I’m also told that another thing I do which sounds odd to a non-Yiddish speaker is I will place a modifying phrase in weird places. Like this: “I need to move it, the table.” Instead of “I need to move the table.”

When I learned about “YidLife Crisis,” an online comedy series entirely in Yiddish starring two young guys from Montreal, I felt like I had found long-lost relatives. Like me, YidLife Crisis co-creators Jamie Elman and Eli Batalion have Yiddish-speaking family but are fully immersed in secular life. (There is a portion of Orthodox Jews who speak Yiddish as their primary language, but their numbers are very small.)

I was asked to do an episode of this series (standard episodes run about 4 minutes, some special episodes run longer) and I happily learned more Yiddish than I knew before – while there isn’t a classical Yiddish word for everything, the YidLife guys work with a Yiddish scholar to make sure that their translations are as close as they can be (such as the Yiddish for “Irritable Bowel Syndrome,” for example).

Jamie and Eli are intelligent, funny, and they write a really neat series about two very different types of Jewish men.

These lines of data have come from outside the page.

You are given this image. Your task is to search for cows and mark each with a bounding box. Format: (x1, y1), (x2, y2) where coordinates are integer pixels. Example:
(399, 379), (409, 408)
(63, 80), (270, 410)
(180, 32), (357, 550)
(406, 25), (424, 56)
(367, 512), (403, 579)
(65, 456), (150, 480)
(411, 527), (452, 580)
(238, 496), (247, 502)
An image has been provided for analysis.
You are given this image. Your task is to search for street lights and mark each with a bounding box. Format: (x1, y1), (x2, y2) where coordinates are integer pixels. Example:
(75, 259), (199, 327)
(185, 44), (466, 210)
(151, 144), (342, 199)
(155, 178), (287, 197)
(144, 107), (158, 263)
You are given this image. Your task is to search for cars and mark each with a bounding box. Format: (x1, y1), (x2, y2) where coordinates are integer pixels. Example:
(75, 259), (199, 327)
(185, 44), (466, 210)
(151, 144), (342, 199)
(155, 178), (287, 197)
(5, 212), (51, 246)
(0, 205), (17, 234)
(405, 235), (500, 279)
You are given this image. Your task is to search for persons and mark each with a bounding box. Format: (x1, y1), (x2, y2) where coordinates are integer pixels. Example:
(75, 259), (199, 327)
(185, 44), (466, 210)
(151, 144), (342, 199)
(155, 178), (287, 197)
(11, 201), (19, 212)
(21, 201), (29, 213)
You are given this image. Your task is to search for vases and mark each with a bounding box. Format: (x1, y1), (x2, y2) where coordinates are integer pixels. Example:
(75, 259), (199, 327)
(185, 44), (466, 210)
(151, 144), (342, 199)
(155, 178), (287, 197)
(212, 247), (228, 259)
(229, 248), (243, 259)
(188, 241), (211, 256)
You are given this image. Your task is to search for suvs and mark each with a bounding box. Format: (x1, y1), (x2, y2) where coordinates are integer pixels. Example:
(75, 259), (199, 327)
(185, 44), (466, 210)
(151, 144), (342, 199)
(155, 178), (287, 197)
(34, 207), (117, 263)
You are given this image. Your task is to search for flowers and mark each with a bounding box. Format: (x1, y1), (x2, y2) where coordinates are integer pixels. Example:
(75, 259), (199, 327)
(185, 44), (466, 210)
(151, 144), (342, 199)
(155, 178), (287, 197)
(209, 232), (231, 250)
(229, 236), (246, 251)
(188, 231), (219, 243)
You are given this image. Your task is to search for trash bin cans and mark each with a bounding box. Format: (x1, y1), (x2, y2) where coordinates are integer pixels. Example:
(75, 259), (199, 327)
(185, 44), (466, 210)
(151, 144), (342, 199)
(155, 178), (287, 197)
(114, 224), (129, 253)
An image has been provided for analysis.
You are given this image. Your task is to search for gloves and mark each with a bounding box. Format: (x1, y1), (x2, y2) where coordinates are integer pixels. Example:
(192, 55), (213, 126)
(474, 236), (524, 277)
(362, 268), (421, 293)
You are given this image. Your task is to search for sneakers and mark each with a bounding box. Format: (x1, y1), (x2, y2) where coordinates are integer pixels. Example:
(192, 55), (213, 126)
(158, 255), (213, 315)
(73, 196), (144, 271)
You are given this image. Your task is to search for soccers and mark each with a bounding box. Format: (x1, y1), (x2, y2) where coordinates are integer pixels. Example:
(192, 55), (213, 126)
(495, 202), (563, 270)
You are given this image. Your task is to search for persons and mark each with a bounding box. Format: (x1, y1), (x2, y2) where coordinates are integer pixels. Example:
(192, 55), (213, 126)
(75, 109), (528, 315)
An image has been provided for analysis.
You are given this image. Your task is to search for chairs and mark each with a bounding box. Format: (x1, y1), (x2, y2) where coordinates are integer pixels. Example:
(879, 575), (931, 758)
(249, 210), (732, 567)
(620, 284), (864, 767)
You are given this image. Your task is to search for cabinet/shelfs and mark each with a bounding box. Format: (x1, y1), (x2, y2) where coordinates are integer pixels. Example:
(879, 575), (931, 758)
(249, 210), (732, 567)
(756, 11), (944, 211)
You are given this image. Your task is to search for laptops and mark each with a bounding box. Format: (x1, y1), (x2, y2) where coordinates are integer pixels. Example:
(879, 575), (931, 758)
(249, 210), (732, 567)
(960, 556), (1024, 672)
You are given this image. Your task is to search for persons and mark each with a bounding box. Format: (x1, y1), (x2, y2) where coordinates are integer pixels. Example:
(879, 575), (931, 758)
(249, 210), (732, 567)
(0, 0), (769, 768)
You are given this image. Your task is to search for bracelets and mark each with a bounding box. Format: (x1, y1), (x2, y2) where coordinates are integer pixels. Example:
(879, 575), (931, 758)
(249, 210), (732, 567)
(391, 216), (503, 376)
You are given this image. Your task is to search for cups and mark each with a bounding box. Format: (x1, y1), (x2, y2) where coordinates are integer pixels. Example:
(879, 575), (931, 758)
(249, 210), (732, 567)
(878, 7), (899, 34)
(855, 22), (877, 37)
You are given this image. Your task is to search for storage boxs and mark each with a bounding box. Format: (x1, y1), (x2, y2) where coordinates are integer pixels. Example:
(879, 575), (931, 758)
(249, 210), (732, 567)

One is traditional, shy and kind of nebbishy (the fair-skinned Eli), while the other is an atheist outspoken, fiery questioner of tradition (the more rugged brunette).

It was a great experience – we had a ton of fun filming, my mom came and watched a bit (she thinks I sound German when I speak Yiddish, while her accent has more of a Hungarian/Polish flair, if you’re curious); and the end result is very sweet and funny.